Given instruction :: Scale the stretch from the line containing "What is true: is" through the end of the items, and give only those lines again, requests included. Multiply every coordinate in the answers by 0.65 and round to whole numbers, with halves going up. Leave the numbers in the requests unchanged.

Extracted data ::
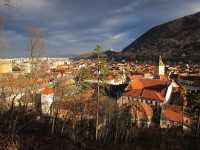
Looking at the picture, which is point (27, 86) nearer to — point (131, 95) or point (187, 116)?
point (187, 116)

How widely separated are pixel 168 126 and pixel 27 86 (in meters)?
22.5

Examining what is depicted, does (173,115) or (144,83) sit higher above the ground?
(144,83)

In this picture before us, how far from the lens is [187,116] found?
144ft

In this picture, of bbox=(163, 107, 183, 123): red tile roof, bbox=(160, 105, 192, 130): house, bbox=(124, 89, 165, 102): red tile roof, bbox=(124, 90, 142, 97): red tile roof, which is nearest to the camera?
bbox=(160, 105, 192, 130): house

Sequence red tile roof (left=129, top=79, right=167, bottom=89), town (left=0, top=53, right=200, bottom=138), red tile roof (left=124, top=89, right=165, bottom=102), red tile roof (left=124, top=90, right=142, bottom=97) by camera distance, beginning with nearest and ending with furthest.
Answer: town (left=0, top=53, right=200, bottom=138) < red tile roof (left=124, top=89, right=165, bottom=102) < red tile roof (left=124, top=90, right=142, bottom=97) < red tile roof (left=129, top=79, right=167, bottom=89)

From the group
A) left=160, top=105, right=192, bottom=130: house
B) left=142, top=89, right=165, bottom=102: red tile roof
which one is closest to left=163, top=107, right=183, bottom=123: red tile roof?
left=160, top=105, right=192, bottom=130: house

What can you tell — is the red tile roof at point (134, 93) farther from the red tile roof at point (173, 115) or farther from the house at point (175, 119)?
the house at point (175, 119)

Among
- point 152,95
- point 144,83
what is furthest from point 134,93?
point 144,83

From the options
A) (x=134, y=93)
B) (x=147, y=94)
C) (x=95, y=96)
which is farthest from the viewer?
(x=134, y=93)

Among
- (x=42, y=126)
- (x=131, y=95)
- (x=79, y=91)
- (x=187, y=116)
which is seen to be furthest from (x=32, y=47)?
(x=131, y=95)

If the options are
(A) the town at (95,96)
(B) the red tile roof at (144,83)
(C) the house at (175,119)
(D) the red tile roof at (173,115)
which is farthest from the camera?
(B) the red tile roof at (144,83)

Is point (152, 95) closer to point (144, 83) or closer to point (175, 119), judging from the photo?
point (144, 83)

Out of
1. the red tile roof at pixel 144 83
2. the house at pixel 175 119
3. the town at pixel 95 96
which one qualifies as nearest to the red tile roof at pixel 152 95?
the town at pixel 95 96

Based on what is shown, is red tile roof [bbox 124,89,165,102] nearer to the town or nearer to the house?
the town
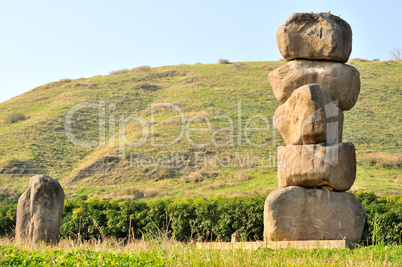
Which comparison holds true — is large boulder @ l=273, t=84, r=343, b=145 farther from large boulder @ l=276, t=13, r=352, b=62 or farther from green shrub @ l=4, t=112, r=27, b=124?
green shrub @ l=4, t=112, r=27, b=124

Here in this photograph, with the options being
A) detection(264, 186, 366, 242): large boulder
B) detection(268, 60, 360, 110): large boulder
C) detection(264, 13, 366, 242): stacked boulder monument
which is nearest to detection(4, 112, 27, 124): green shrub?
detection(268, 60, 360, 110): large boulder

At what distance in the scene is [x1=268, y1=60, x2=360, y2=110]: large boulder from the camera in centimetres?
958

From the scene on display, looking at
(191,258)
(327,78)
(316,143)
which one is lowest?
(191,258)

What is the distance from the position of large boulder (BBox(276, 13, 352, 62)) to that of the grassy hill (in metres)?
14.7

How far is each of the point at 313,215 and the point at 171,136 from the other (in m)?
31.1

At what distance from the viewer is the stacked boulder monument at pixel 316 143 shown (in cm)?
895

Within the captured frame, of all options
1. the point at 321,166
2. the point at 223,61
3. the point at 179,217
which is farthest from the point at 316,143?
the point at 223,61

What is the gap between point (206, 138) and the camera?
38688 millimetres

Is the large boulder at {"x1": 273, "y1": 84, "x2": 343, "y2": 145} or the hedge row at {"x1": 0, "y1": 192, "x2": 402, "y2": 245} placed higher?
the large boulder at {"x1": 273, "y1": 84, "x2": 343, "y2": 145}

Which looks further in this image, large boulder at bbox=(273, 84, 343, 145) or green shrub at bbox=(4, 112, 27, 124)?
green shrub at bbox=(4, 112, 27, 124)

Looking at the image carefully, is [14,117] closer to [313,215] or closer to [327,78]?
[327,78]

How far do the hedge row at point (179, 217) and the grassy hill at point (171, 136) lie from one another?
421 inches

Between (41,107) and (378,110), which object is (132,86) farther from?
(378,110)

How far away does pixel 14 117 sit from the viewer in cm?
4834
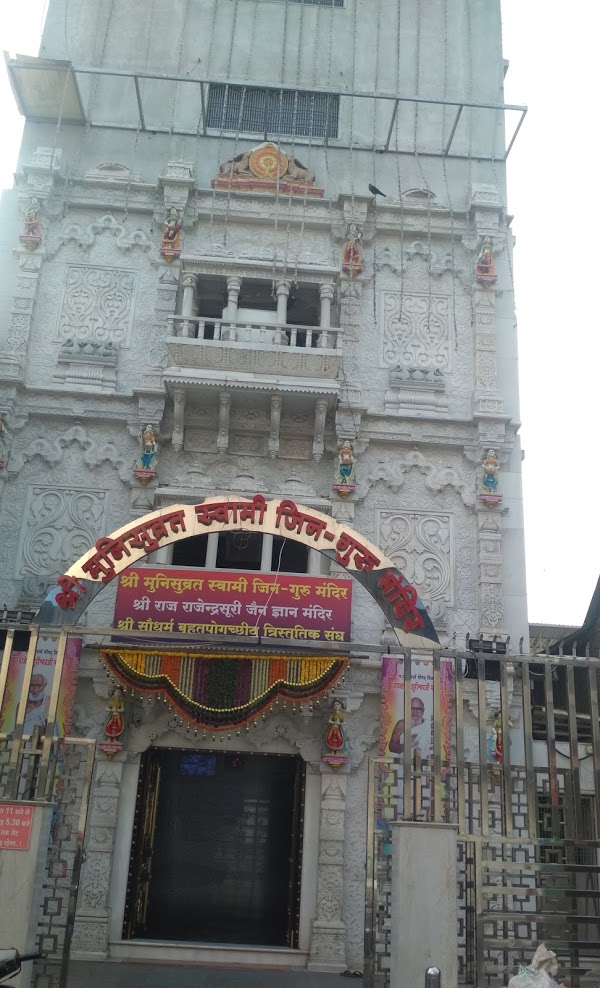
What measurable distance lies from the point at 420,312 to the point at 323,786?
8479 millimetres

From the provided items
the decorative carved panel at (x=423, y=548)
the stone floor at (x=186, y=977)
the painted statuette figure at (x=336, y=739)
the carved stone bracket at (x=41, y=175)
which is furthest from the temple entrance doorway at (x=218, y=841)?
the carved stone bracket at (x=41, y=175)

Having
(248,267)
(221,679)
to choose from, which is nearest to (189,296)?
(248,267)

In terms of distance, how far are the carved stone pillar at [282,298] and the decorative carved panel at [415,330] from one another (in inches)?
70.5

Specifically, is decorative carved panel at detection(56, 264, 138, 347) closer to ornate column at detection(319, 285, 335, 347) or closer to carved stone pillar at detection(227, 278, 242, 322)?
carved stone pillar at detection(227, 278, 242, 322)

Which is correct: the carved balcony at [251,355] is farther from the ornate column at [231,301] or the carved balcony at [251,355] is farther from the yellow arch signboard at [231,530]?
the yellow arch signboard at [231,530]

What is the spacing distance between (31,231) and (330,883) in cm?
1206

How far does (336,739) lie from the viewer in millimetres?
12055

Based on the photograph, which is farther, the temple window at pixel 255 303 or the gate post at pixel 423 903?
the temple window at pixel 255 303

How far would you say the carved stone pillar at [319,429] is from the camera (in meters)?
13.4

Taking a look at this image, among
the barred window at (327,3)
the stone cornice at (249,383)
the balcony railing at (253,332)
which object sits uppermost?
the barred window at (327,3)

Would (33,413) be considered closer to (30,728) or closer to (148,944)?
(30,728)

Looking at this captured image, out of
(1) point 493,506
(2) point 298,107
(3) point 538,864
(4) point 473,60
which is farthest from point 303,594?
(4) point 473,60

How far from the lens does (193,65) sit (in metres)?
16.7

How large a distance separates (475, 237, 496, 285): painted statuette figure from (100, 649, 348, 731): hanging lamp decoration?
7.81 metres
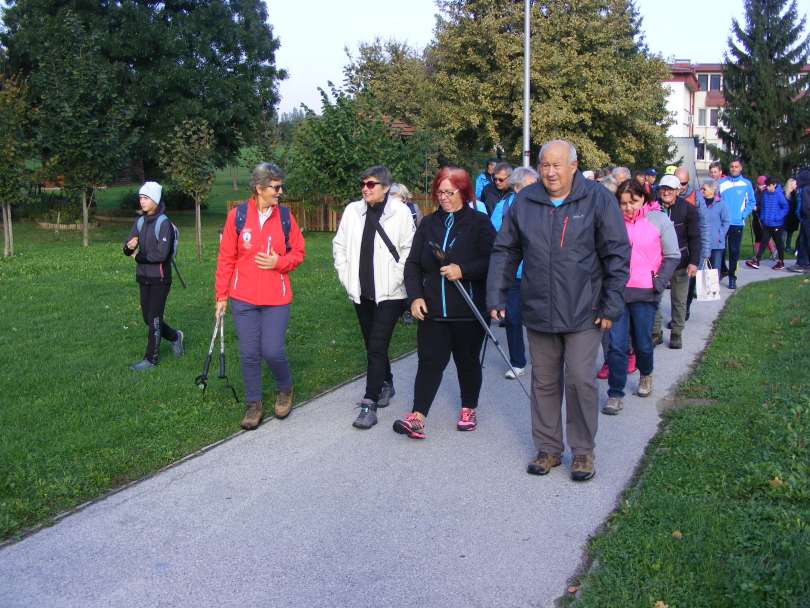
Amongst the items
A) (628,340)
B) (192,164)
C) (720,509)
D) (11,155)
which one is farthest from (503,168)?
(11,155)

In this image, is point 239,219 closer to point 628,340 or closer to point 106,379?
point 106,379

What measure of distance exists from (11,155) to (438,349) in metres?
15.8

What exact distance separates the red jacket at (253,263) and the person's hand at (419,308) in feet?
3.01

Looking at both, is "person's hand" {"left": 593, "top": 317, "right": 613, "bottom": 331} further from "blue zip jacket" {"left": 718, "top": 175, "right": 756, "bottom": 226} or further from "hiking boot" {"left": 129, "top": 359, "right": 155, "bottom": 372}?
"blue zip jacket" {"left": 718, "top": 175, "right": 756, "bottom": 226}

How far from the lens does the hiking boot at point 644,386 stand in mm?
7547

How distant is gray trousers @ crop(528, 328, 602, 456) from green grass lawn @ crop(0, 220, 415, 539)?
1752 millimetres

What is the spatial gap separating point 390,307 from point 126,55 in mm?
29056

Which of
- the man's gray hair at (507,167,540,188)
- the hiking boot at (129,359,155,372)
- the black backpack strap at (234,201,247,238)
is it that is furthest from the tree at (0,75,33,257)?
the black backpack strap at (234,201,247,238)

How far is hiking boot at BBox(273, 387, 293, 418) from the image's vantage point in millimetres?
6828

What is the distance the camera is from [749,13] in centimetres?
4944

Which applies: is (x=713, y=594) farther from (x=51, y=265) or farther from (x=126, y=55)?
(x=126, y=55)

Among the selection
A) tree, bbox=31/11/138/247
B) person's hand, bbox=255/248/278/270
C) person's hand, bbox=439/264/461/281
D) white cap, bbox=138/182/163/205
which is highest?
tree, bbox=31/11/138/247

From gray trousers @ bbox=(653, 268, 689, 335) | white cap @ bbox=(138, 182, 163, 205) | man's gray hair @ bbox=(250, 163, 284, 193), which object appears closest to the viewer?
man's gray hair @ bbox=(250, 163, 284, 193)

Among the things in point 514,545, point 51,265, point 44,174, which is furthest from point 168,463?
point 44,174
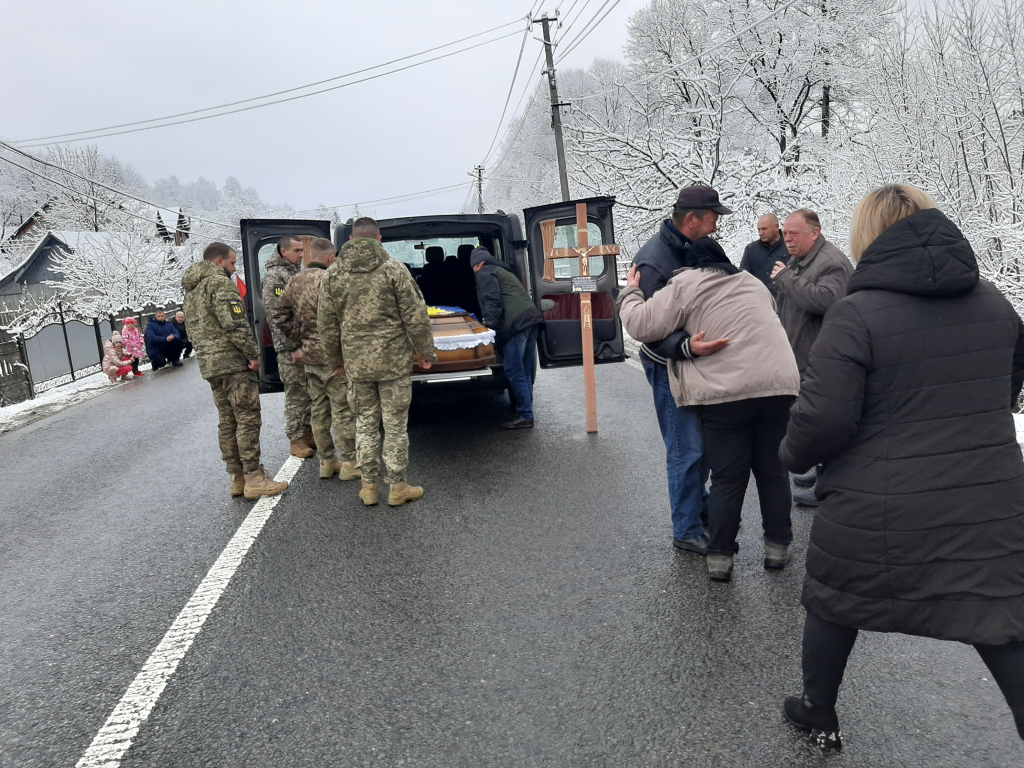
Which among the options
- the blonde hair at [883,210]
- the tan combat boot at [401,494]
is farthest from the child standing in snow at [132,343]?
the blonde hair at [883,210]

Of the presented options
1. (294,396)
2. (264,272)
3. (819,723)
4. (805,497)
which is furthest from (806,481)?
(264,272)

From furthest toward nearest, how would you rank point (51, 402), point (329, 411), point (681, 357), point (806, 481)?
1. point (51, 402)
2. point (329, 411)
3. point (806, 481)
4. point (681, 357)

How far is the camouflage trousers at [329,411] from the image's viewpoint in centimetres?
576

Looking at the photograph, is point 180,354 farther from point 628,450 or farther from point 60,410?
point 628,450

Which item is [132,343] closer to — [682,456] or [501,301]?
[501,301]

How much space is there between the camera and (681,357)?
3.47m

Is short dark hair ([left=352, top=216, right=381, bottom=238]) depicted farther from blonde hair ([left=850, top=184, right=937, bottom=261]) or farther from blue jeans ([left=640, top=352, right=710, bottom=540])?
blonde hair ([left=850, top=184, right=937, bottom=261])

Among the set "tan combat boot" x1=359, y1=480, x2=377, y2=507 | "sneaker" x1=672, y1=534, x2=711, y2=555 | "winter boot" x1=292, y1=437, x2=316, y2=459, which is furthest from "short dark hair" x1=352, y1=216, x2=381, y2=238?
"sneaker" x1=672, y1=534, x2=711, y2=555

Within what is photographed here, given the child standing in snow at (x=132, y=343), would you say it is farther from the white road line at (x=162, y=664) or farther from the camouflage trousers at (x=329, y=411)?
the white road line at (x=162, y=664)

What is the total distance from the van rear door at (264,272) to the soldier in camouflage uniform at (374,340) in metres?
2.21

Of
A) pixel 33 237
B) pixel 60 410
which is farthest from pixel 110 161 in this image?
pixel 60 410

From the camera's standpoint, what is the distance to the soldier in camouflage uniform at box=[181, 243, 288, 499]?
17.5 ft

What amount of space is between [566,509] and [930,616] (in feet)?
9.40

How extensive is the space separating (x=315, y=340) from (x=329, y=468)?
1.06 metres
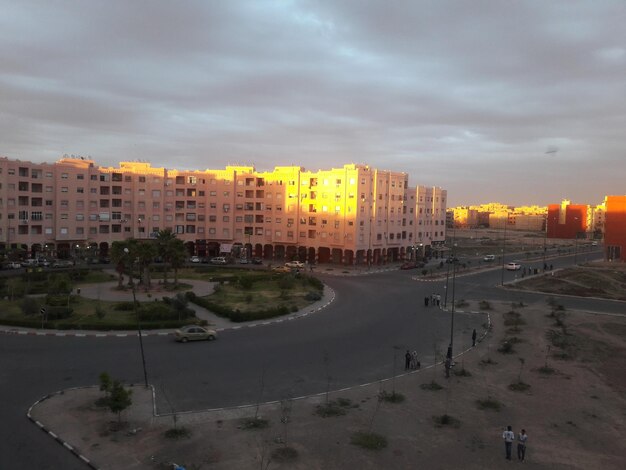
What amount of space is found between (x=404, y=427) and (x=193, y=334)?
1648cm

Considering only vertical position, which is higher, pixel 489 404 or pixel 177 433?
pixel 177 433

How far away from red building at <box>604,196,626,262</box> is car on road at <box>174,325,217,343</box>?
74.4m

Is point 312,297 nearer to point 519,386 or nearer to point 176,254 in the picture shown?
point 176,254

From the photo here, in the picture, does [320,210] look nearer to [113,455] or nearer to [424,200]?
[424,200]

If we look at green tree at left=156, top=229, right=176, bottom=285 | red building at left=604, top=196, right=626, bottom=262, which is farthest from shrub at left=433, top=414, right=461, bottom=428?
red building at left=604, top=196, right=626, bottom=262

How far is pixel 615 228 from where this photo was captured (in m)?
80.6

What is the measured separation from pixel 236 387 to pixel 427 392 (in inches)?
353

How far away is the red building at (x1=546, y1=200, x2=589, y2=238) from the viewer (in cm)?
16438

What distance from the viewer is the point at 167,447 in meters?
16.5

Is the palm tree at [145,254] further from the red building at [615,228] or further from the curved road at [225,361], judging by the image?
the red building at [615,228]

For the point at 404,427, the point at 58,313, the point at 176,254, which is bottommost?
the point at 404,427

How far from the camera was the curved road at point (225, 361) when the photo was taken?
65.0 ft

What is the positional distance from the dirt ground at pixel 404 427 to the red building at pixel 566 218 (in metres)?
155

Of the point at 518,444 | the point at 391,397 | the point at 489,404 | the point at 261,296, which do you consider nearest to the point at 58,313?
the point at 261,296
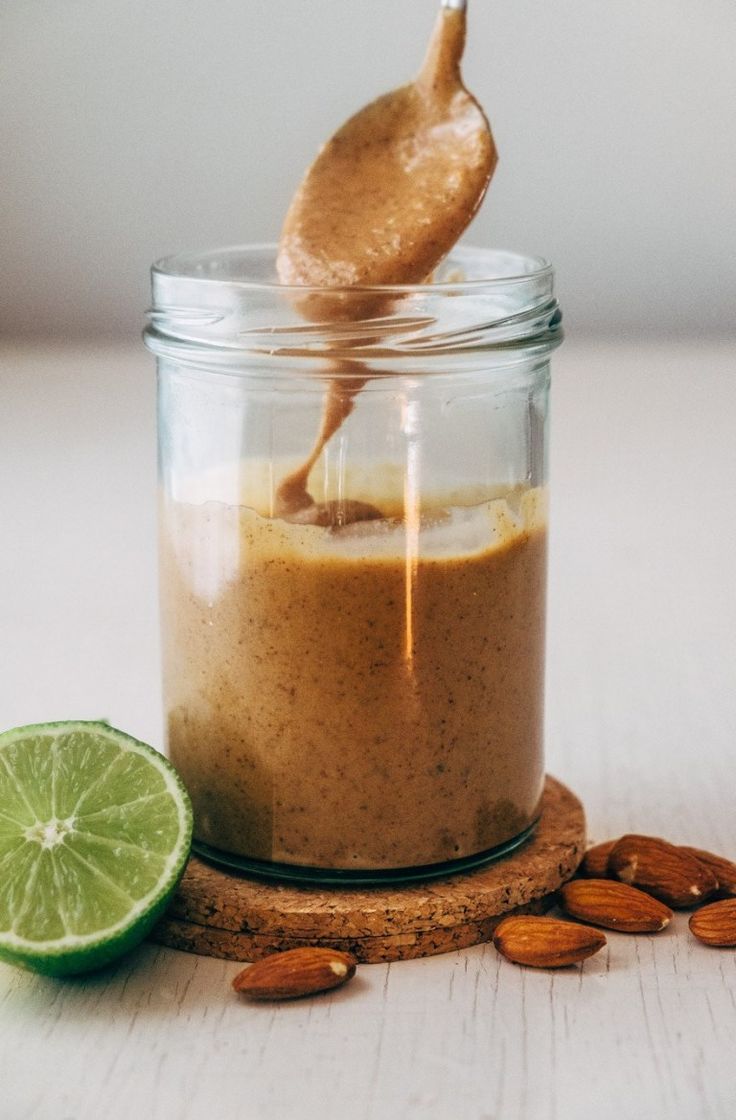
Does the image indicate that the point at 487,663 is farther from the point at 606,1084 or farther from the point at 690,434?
the point at 690,434

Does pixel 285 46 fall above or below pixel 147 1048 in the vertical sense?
above

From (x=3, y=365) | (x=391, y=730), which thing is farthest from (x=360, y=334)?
(x=3, y=365)

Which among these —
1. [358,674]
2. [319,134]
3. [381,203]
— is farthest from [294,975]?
[319,134]

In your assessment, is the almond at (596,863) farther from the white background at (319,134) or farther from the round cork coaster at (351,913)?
the white background at (319,134)

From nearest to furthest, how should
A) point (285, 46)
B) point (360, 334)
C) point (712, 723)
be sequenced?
point (360, 334) < point (712, 723) < point (285, 46)

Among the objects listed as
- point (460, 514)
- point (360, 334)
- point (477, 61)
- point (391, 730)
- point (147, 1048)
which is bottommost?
point (147, 1048)

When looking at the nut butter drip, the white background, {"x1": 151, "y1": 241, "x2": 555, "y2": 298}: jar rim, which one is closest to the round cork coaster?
the nut butter drip

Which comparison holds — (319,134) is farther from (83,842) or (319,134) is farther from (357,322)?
(83,842)
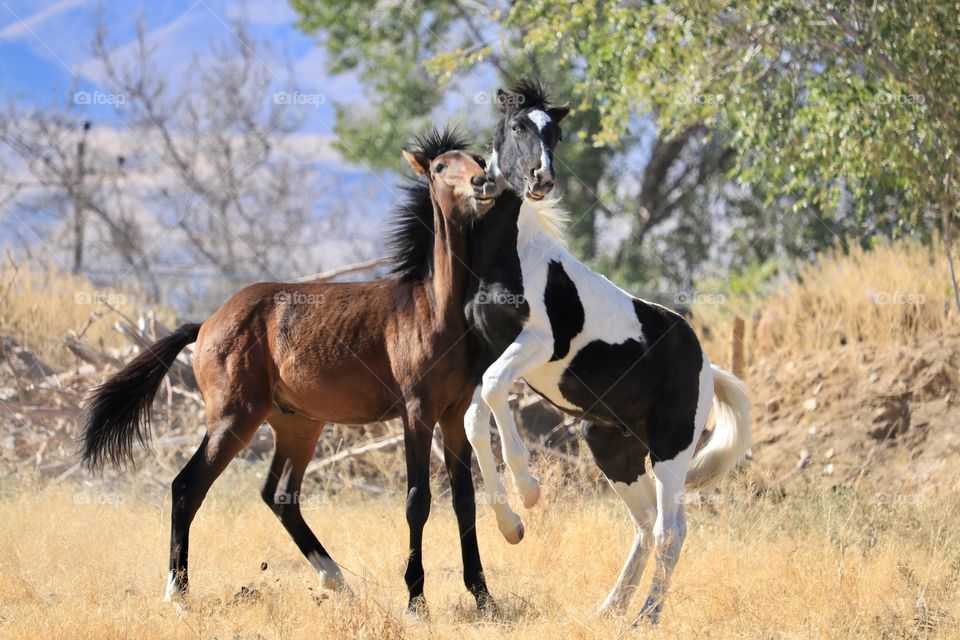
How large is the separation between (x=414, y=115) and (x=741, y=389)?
1617 centimetres

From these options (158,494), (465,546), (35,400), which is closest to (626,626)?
(465,546)

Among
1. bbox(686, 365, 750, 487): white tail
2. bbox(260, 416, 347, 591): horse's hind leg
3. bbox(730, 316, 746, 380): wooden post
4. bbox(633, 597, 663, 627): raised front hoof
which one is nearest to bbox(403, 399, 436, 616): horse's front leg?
bbox(260, 416, 347, 591): horse's hind leg

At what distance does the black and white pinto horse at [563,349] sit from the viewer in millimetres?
5383

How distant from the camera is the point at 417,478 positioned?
585 centimetres

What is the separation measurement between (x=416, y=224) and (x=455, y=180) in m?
0.61

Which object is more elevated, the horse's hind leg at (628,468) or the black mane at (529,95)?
the black mane at (529,95)

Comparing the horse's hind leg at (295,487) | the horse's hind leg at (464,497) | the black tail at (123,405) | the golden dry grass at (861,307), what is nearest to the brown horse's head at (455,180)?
the horse's hind leg at (464,497)

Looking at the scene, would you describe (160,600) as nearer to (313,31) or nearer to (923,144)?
(923,144)

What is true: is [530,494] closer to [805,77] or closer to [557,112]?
[557,112]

Answer for this exercise ::
What is true: is [530,494] closer to [805,77] or closer to [557,112]?
[362,73]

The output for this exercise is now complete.